I have a fairly simple question that I know has been addressed many times: I want to import RSEM data into DESeq2 for modeling and DE. For reproducibility, the workflow is:

Unfortunately, it is costing me an inordinate amount of time, and I cannot find a perfectly analogous example either in any vignette (for DESeq2, tximport, tximeta, tximportData, etc) or in other posts.

Load libraries

libsNeeded<-c( "cBioPortalData", "DESeq2", "Tximport", "SummarizedExperiment")
BiocManager::install(libsNeeded, update = TRUE, ask = FALSE)
lapply(libsNeeded, library, character.only = TRUE)

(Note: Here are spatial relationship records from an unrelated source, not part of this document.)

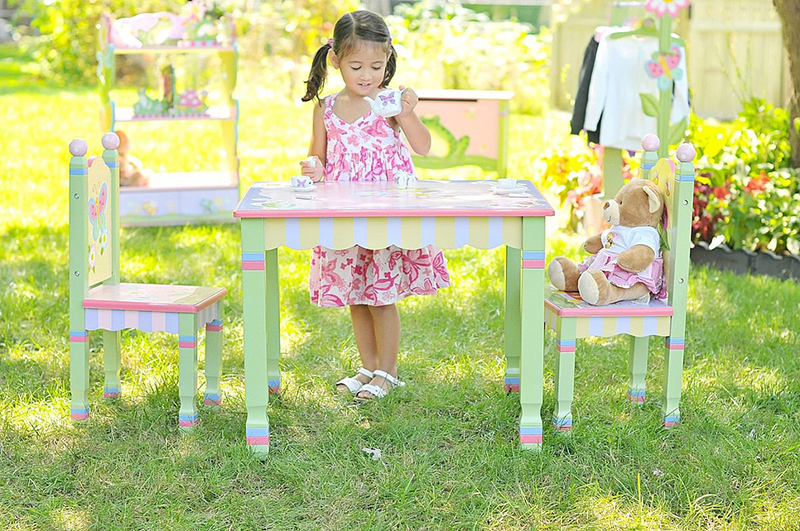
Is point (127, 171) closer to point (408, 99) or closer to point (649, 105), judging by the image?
point (649, 105)

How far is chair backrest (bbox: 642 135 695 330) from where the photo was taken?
3039mm

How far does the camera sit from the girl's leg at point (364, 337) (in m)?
3.60

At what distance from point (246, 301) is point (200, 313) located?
0.93 feet

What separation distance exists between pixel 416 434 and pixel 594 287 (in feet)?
2.40

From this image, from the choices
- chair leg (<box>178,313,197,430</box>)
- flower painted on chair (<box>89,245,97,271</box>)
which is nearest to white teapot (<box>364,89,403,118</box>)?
chair leg (<box>178,313,197,430</box>)

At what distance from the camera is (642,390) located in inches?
137

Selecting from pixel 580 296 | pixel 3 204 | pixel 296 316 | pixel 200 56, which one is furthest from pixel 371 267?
pixel 200 56

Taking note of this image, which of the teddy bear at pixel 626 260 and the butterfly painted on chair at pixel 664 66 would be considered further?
the butterfly painted on chair at pixel 664 66

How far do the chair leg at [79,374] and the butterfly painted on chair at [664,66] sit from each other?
128 inches

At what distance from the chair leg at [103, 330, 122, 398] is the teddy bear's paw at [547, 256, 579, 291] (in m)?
1.54

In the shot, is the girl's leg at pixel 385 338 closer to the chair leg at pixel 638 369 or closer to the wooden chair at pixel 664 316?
the wooden chair at pixel 664 316

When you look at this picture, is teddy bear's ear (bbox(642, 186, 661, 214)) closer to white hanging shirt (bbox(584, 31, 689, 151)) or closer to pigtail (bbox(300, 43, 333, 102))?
pigtail (bbox(300, 43, 333, 102))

Get a MultiAssayExperiment using cBioPortal

cbio <- cBioPortal()
getStudies(api = cbio)
studies <- getStudies(cbio, buildReport = TRUE)
CptacMae<-cBioDataPack("brain_cptac_2020", ask=FALSE)
CptacRnaSeqSE<-experiments(BrainCptac2020Mae)$mrna_seq_v2_rsem

Look at resulting MAE object

CptacMae # Returns, a MultiAssayExperiment with 6 listed experiments
CptacRnaSeqSE # returns a Summarized Experiment, and:
assays(CptacMae)$mrna_seq_v2_rsem # returns a DataFrame of 18,000 rows and 188 cols. 
row.names(CptacRnaSeqSE) # returns HUGO gene symbols - so this is **not** transcript level info
all(row.names(colData(CptacRnaSeqSE) ) == colnames(assays(CptacRnaSeqSE)[[1]])) # TRUE

Determine prior processing of Rna-Seq data by reading the metadata from cBioPortal:

cancer_study_identifier: brain_cptac_2020

stable_id: rna_seq_v2_mrna

profile_name: RNA expression

profile_description: Log2 of FPKM + 1 expression values. STAR v2.6.1d aligned + RSEM v1.3.1 quantification.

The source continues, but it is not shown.